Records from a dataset

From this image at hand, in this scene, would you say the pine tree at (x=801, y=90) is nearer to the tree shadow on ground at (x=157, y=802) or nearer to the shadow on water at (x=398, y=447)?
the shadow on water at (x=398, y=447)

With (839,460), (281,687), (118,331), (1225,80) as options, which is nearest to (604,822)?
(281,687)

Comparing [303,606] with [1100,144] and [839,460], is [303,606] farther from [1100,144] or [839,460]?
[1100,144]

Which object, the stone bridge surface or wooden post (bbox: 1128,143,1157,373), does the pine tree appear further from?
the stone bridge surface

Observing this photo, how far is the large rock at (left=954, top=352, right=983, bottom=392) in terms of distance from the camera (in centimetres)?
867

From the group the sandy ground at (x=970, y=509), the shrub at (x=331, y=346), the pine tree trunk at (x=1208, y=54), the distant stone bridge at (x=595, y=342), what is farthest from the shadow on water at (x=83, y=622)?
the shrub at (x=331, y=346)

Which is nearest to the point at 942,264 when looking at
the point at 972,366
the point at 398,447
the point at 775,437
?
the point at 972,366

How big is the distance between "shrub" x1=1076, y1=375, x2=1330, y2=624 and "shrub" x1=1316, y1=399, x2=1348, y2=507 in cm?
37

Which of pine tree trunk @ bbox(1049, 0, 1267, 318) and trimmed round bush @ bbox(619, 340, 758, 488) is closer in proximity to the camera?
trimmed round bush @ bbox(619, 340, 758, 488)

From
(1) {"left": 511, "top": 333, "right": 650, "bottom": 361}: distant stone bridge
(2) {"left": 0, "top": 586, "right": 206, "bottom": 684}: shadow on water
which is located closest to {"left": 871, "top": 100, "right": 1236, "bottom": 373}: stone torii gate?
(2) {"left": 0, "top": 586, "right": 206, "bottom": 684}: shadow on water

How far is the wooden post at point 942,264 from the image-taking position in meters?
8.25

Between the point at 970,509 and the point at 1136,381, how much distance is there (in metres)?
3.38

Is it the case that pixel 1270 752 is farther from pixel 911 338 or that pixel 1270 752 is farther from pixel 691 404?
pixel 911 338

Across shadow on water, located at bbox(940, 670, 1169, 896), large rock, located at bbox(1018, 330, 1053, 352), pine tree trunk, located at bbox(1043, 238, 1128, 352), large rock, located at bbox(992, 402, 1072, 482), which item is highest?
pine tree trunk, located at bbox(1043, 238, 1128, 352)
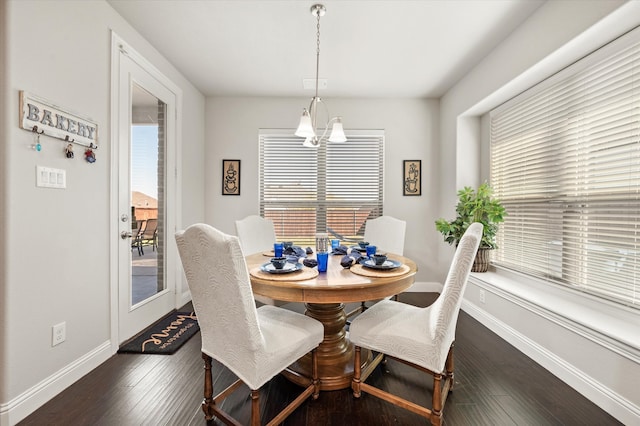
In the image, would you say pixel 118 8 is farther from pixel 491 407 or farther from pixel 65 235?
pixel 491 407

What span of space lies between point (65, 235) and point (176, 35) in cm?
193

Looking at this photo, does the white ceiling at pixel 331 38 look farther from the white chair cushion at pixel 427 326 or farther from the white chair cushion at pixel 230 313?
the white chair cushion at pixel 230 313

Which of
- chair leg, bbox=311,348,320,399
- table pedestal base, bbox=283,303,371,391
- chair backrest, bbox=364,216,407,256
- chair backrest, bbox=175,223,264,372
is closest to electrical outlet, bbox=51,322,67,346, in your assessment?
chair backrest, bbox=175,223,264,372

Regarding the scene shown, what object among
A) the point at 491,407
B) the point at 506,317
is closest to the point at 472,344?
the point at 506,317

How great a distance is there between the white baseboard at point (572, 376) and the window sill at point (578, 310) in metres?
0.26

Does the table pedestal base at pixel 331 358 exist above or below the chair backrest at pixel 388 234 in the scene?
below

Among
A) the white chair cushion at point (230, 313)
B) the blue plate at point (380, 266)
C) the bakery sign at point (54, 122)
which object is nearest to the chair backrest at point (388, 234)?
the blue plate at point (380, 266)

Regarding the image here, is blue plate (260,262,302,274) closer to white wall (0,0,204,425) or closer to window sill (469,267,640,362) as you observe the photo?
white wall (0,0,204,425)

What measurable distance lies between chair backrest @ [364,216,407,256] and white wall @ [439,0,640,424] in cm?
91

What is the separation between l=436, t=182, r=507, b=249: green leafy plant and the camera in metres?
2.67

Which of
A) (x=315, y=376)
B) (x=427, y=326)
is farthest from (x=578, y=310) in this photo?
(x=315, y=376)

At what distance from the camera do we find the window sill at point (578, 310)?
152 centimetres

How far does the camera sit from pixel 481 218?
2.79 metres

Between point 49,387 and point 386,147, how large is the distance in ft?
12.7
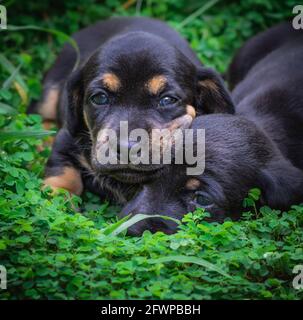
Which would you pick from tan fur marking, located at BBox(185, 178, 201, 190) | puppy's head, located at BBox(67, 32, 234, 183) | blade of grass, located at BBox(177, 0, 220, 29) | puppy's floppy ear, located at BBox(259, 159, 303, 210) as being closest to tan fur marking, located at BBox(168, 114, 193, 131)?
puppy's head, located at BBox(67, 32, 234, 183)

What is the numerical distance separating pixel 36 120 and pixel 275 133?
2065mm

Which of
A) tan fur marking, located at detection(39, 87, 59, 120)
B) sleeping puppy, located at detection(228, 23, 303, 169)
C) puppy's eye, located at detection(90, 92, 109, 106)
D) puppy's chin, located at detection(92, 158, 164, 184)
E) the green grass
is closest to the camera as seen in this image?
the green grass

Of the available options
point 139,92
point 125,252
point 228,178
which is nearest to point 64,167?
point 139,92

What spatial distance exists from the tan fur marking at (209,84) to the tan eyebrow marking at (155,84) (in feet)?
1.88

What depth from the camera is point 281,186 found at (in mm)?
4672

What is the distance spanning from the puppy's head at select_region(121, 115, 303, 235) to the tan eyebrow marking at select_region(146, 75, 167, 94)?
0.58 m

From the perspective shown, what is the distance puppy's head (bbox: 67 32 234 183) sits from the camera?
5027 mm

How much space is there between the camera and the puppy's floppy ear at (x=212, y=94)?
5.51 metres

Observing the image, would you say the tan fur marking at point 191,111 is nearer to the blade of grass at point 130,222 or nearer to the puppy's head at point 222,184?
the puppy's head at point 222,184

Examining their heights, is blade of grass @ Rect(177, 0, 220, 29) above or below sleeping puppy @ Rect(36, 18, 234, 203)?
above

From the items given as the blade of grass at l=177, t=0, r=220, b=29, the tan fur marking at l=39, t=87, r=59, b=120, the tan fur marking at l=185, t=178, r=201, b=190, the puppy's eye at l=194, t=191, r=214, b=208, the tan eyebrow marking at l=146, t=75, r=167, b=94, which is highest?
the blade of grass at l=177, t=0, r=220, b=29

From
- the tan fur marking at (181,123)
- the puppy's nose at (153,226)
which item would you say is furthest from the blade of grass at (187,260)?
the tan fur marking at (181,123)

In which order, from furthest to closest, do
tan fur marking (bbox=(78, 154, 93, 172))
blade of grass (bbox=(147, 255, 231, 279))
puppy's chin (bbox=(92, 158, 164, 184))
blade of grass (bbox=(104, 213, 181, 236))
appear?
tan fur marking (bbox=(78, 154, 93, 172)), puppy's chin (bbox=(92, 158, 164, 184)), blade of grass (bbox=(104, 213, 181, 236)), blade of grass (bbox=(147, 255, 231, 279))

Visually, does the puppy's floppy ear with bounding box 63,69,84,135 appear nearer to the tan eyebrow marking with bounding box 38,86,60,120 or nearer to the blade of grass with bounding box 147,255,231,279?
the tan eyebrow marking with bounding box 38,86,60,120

WHAT THE EXERCISE ASKS: Can you repeat the data word for word, beginning at the line that has "From the perspective" and stopping after the line that has "5.51 metres"?

SOLUTION TO THIS PROBLEM:
From the perspective shown, what is the distance puppy's head (bbox: 67 32 234 183) sits from the camera?
5027 mm

How much space is there between the camera and the puppy's floppy ear at (x=212, y=94)?
5.51 metres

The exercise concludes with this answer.